▸ **İş emri**
Cemaatin ana muhalefet konumuna düşmesini konu alan köşe yazısını son cümlesinin ardından sürdürün.

▸ **Verilen metin**
===============

20 Aralık 2013 Cuma




 Sarı Saçlım Mavi Gözlüm...

Bugünkü yazısında,
“Türkiye’nin şanssızlığı bu iktidar ise, daha büyük şanssızlığı muhalefetin olmayışıdır…
Şu anda ana muhalefet kim?..
Cemaat…”
Diyor, Bekir Coşkun usta...
*
Katılmamak mümkün mü diye soruyorum ben de...
Cemaat aşağı, cemaat yukarı...
Bir anda, yolsuzlukların üzerine giden “doğrucu Davut” oldu AKP’nin destekçisi cemaat...
Muhalefet olanları seyredip sadece hükümete çullanıyor...
Ya cemaat?
Ona söz yok...
Çünkü o şimdi hükümetin karşısında...
Anlayış bu...
Düşmanımın düşmanı dostumdur...
Mantık da bu...
*
Zamanında AKP’ye toz kondurmayanlar, şimdi ekranlarda, cemaatten derin bir saygıyla “hizmet camiası” diye söz edip AKP’yi eleştiriyor...

===============

▸ **Alıntılanan veriler**
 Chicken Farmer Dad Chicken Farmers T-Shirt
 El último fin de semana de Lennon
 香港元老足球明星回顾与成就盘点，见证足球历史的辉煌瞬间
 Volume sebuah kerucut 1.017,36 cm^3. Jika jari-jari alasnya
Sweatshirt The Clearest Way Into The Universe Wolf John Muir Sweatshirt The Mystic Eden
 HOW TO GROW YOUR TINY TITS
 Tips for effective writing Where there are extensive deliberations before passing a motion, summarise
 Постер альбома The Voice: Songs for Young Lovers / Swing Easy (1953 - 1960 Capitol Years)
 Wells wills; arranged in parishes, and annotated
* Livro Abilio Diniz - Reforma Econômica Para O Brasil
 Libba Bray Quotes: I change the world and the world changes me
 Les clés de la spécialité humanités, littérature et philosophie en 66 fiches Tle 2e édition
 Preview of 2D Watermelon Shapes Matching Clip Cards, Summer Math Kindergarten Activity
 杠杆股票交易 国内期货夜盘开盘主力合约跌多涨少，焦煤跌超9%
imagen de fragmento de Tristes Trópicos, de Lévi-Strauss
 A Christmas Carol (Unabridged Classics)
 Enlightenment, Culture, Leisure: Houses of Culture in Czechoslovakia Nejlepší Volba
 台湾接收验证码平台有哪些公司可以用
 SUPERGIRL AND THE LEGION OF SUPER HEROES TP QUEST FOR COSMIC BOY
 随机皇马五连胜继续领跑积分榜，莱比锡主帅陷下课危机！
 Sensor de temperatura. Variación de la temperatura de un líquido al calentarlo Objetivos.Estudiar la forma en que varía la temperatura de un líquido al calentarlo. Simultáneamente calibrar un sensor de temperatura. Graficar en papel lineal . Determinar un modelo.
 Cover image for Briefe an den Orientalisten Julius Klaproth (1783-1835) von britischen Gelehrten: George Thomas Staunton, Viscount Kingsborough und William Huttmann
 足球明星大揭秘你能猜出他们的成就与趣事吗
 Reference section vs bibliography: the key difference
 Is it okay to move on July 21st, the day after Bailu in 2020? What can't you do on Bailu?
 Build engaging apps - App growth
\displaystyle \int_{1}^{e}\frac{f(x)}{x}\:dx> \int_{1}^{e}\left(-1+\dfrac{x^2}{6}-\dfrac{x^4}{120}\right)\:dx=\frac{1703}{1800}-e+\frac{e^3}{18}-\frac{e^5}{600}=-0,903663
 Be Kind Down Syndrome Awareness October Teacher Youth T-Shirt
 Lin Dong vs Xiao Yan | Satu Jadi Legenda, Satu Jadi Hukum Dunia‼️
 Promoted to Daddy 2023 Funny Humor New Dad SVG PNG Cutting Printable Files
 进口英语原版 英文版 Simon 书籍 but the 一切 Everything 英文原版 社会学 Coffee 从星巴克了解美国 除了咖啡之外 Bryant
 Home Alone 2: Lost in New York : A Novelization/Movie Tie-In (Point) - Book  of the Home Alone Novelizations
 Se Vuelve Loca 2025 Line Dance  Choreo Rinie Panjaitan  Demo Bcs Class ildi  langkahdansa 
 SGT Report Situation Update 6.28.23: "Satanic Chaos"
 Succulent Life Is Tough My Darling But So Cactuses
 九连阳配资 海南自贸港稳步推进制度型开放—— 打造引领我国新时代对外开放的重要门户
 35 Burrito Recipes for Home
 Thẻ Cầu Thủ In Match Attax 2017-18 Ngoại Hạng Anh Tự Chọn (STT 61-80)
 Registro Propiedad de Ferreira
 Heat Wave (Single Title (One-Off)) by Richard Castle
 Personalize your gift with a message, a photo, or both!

===============

▸ **Görevin çıktısı**
Bunu, gerçekten yolsuzlukların kötü bir şey olduğuna inandıkları için yapsalar, cemaatin müridi olarak ortalık karışınca hoca efendilerinin yanında tavır almak zorunda kaldıkları için söylememiş olsalar gam yemeyeceğim...
Cemaatin sadık adamı Hakan Şükür istifa mektubunda hoca efendisini nasıl anlatıyor?
“Muhterem Hoca efendi’yi tanıyor ve seviyorum. Referandum başta olmak üzere milletin hayrına gördükleri bütün meselelerde hükümeti var güçleriyle destekleyen, kapı kapı dolaşıp insanları ikna eden, yurt dışından binlerce insanı fedakârca oy kullanmaları için taşıyan, AK Parti kapanmasın diye dualar eden bu samimi insan...” diyor...
Başbakan cemaat için ne diyor?
“Ne istediler de yapmadık?” diye soruyor...
Böylece bir ittifak ve kader arkadaşlığı, aynı yolun yolculuğu itiraf edilmiş ve ortaya çıkmış oluyor... İstihbaratı oldukça güçlü olan hoca efendi, nasıl oluyorsa, AKP için oy isterken bu yolsuzlukları bilmiyor (!)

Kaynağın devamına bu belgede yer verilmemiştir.